> [Work to complete]: Look below. Copy each line that has "中央公論新社" in it.

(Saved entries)
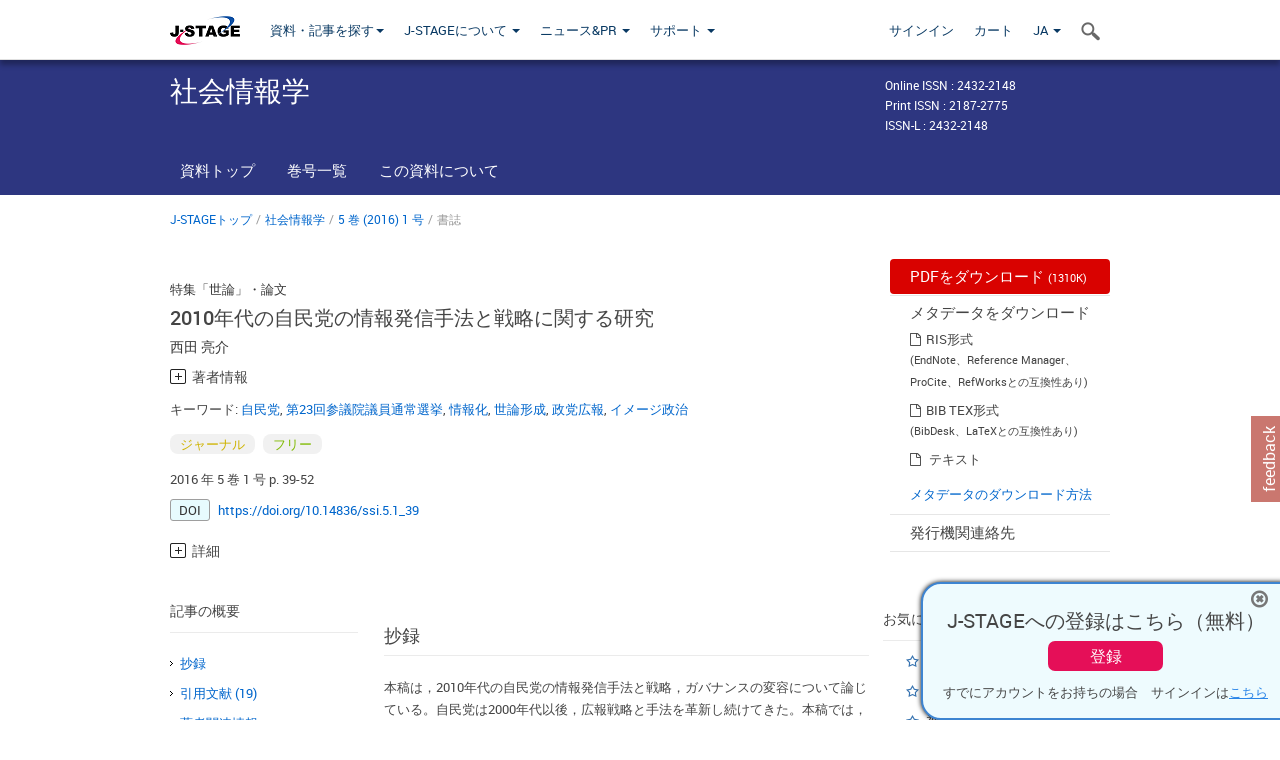

--- FILE ---
content_type: text/html;charset=utf-8
request_url: https://www.jstage.jst.go.jp/article/ssi/5/1/5_39/_article/_tab/-char/ja?cdstat=&nologrec=&tabId=INYUBNKN&revision=&_=1769719877127
body_size: 5462
content:
	<ul id="article-overview-references-list">


		<li>
				<span class="reference-num-txt" style="word-wrap:break-word">Baker, Stephen (2008) The Numerati, Houghton Mifflin Harcourt (= 2015, 伊藤文英訳『ニューメラティビッグデータの開拓者たち』CCCメディアハウス．)</span>
				<div class="clearfix"></div>
		</li>
		<br>


		<li>
				<span class="reference-num-txt" style="word-wrap:break-word">Curtis, Gerald (1987) The Japanese Way of Politics (= 1987, 山岡政治訳『「日本型政治」の本質―自民党支配の民主主義』TBSブリタニカ．)</span>
				<div class="clearfix"></div>
		</li>
		<br>


		<li>
				<span class="reference-num-txt" style="word-wrap:break-word">遠藤薫 (2011) 『間メディア社会における＜世論＞と＜選挙＞―日米政権交代に見るメディア・ポリティクス』, 東京電機大学出版局</span>
				<div class="clearfix"></div>
		</li>
		<br>


		<li>
				<span class="reference-num-txt" style="word-wrap:break-word">Harfoush, Rahaf (2009) Yes We Did: An Inside Look at How Social Media Built The Obama Brand, New Riders Press (＝ 2010, 杉浦茂樹・藤原朝子訳『「オバマ」のつくり方 怪物・ソーシャルメディアが世界を変える』阪急コミュニケーションズ．)</span>
				<div class="clearfix"></div>
		</li>
		<br>


		<li>
				<span class="reference-num-txt" style="word-wrap:break-word">平林紀子 (2014) 『マーケティング・デモクラシー―世論と向き合う現代米国政治の戦略技術』, 春風社</span>
				<div class="clearfix"></div>
		</li>
		<br>


		<li>
				<span class="reference-num-txt" style="word-wrap:break-word">稲葉哲郎 (2003) 「戦略的世論調査の技法」, 津金澤聡廣・佐藤卓己編著『広報・広告・プロパガンダ』ミネルヴァ書房, pp.75-97</span>
				<div class="clearfix"></div>
		</li>
		<br>


		<li>
				<span class="reference-num-txt" style="word-wrap:break-word">自由民主党 (2013) 『Truth Team 第23回参院選活動報告』</span>
				<div class="clearfix"></div>
		</li>
		<br>


		<li>
				<span class="reference-num-txt" style="word-wrap:break-word">―――― (2016) 「自由民主党」, &lt;<a target="_blank" rel="noopener noreferrer" href="https://www.jimin.jp/">https://www.jimin.jp/</a>&gt; Accessed 2016, June 6.</span>
				<div class="clearfix"></div>
		</li>
		<br>


		<li>
					<a class="bluelink-style" href="https://jlc.jst.go.jp/DN/JLC/20018136072?type=list&lang=ja&from=J-STAGE&dispptn=1" target="blank" rel="noopener noreferrer">
		<span class="reference-num-txt" style="word-wrap:break-word">木下和寛 (2010) 「自民党政権4代の情報発信力: 内閣メールマガジン分析を中心に」,『応用社会学研究』52, pp.21-35</span>
					</a>
		<div class="clearfix"></div>
		</li>
		<br>


		<li>
				<span class="reference-num-txt" style="word-wrap:break-word">北岡伸一 (2008) 『自民党――政権党の38年』, 中央公論新社</span>
				<div class="clearfix"></div>
		</li>
		<br>


		<li>
				<span class="reference-num-txt" style="word-wrap:break-word">西田亮介 (2015) 『メディアと自民党』, 角川書店</span>
				<div class="clearfix"></div>
		</li>
		<br>


		<li>
				<span class="reference-num-txt" style="word-wrap:break-word">―――― (2016a) 『マーケティング化する民主主義』, イースト・プレス</span>
				<div class="clearfix"></div>
		</li>
		<br>


		<li>
				<span class="reference-num-txt" style="word-wrap:break-word">―――― (2016b) 「「整理, 分析, 啓蒙」を重視した報道でネット時代の権力監視機能を高めよ」『Journalism』311, pp.52-9</span>
				<div class="clearfix"></div>
		</li>
		<br>


		<li>
				<span class="reference-num-txt" style="word-wrap:break-word">大下英治 (2011) 『権力奪取とPR戦争』, 勉誠出版</span>
				<div class="clearfix"></div>
		</li>
		<br>


		<li>
				<span class="reference-num-txt" style="word-wrap:break-word">佐藤誠三郎・松崎哲久 (1986) 『自民党政権』, 中央公論新社</span>
				<div class="clearfix"></div>
		</li>
		<br>


		<li>
				<span class="reference-num-txt" style="word-wrap:break-word">世耕弘成 (2006a) 『プロフェッショナル広報戦略』, ゴマブックス</span>
				<div class="clearfix"></div>
		</li>
		<br>


		<li>
				<span class="reference-num-txt" style="word-wrap:break-word">―――― (2006b) 『自民党改造プロジェクト650日』, 新潮社</span>
				<div class="clearfix"></div>
		</li>
		<br>


		<li>
				<span class="reference-num-txt" style="word-wrap:break-word">田原総一朗 (1984) 『電通』, 朝日新聞出版</span>
				<div class="clearfix"></div>
		</li>
		<br>


		<li>
				<span class="reference-num-txt" style="word-wrap:break-word">田中愼一・本田哲也 (2009) 『オバマ現象のカラクリ 共感の戦略コミュニケーション』, アスキー・メディアワークス</span>
				<div class="clearfix"></div>
		</li>
		<br>
	</ul>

> [Solution]:
				<span class="reference-num-txt" style="word-wrap:break-word">北岡伸一 (2008) 『自民党――政権党の38年』, 中央公論新社</span>
				<span class="reference-num-txt" style="word-wrap:break-word">佐藤誠三郎・松崎哲久 (1986) 『自民党政権』, 中央公論新社</span>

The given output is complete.